I like to complain about queues – but I secretly love the ritual and excitement

It’s 7.45pm on a Friday in a busy inner-city Sydney pub and the end-of-week high infuses with the excitement of reaching – who knows how long for – Covid-normal times to create a unique buzz.

Things are almost back to normal but I can’t help feeling something’s missing. Something that used to provoke my cantankerousness.

The usual delicious irritations are there: the smell of cold beer combines with body odours, I mishear every other word of my friend’s anecdote amid the cacophony.

The missing activity reveals itself to me as our drinks are ordered and served: no more queuing at the bar. The QR code on the table, ubiquitous in the era of Covid, has killed that off.

On the one hand, fewer queues are a boon for short folk like me. But as I thought about it, it’s also a curse for singles like me whose chance to fill their dance card occurred in the he-was-first chivalry and etiquette such bar queue interactions uniquely offered.

Like everyone I like to complain about queues. But more and more, I have realised I secretly love them, and everything they represent.

Until recently, Covid killed the establishment queue, replacing it with the need to book ahead everywhere; killing the joy of spontaneity.

It replaced it with the small but infuriating queue for the QR check-in code. You do not know the limits of your own patience till you’ve tried, unsuccessfully, to crane your go-go-gadget arm around someone creating a WHOLLY UNNECESSARY queue by blocking access to the QR code while trying to locate – at a glacial pace – the camera app on their smartphone.

Once I saw past my own irritations, I realised how grateful I am for regular queues; the single best marketing tool of the 21st century.

The first weekend nightclubs reopened after the easing of restrictions in Sydney, the queue outside my favourite gay nightclub, Universal – according to my borderline devastated source on Oxford Street – was lengthy. Police disbanded it, he told me.

I hadn’t been in that particular queue. But I suddenly, bewilderingly, wished I was.

That’s because queues appeal to those two most seductive of human traits: peer proofing and cat-like curiosity.

“It must be really good in there tonight,” I thought, as my bereft Oxford Street friend – who, alas, didn’t make the reduced capacity cut to the dancefloor – informed me that the queue preceded the nightclub’s opening time by a full hour.

If I see a queue, I’m always incurably intrigued to know what’s at the end of it. What am I missing out on? Something incredible must be at the end of that, for these resigned-faced humans to endure the ennui of this odd ritual.

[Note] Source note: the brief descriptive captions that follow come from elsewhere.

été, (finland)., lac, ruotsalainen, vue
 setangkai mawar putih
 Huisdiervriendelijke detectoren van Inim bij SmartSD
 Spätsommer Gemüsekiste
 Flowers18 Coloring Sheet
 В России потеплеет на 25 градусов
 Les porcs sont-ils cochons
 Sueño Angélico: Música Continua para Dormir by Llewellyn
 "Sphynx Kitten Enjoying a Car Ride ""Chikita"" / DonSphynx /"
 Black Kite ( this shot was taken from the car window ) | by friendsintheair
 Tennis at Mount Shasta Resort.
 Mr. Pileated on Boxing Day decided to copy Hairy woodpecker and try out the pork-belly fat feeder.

Once they reach the end, that resignation will surely enliven.

It’s often worth it. In Sydney, that pot of gold is the saccharine-savoury fluff of the practically perfect pistachio praline ice-cream of Messina; it’s the first snap of the burnt crispy-topped creme brulee tart of the Bourke Street Bakery; it’s the falling apart of the pinky-brown shreds of the handmade Xinjiang beef stir-fried noodles at the Haymarket’s grapes-on-the-roof Chinese Noodle Restaurant.

There’s a social contract which, to me, indicates a courteousness of those assembled.

Queuing is such an art form in Japan, the Japan Times has a section dedicated to it.

Yuko Sato, who queued for 90 minutes, told the newspaper: “I feel so happy to get doughnuts that you cannot easily get.”

Another piece mentions benriyas – Japanese companies which employ people to queue on behalf of customers for up to 72 hours, crouched with umbrella in hand all night if it’s raining. They also occasionally provide “stoolies” to line up outside and make shops and restaurants look popular.

The animal kingdom may march single file or avoid being savaged by waiting their turn according to size at a feed, but there aren’t many – or perhaps any – animals who queue with strangers outside their pack or hierarchy for something desirable. It’s uniquely human.

It’s said you don’t truly know someone till you’ve seen how they deal with slow wifi. I’d say you don’t really know someone till you see how they respond when someone sneaks in front of them in a queue.

The myriad of ethical conundrums this ignites is mind-boggling: it affords the opportunity for having your mate’s back, turning a blind eye to cheekiness, or reading the riot act to the queue-jumper with a robust lecture on fairness.

The very thing that makes the queue frustrating is what makes it essential: delayed gratification. Queuing is family-friendly edging.

My patience needs testing, or it’ll never improve. Queues encourage me to savour the moment and relish the reward.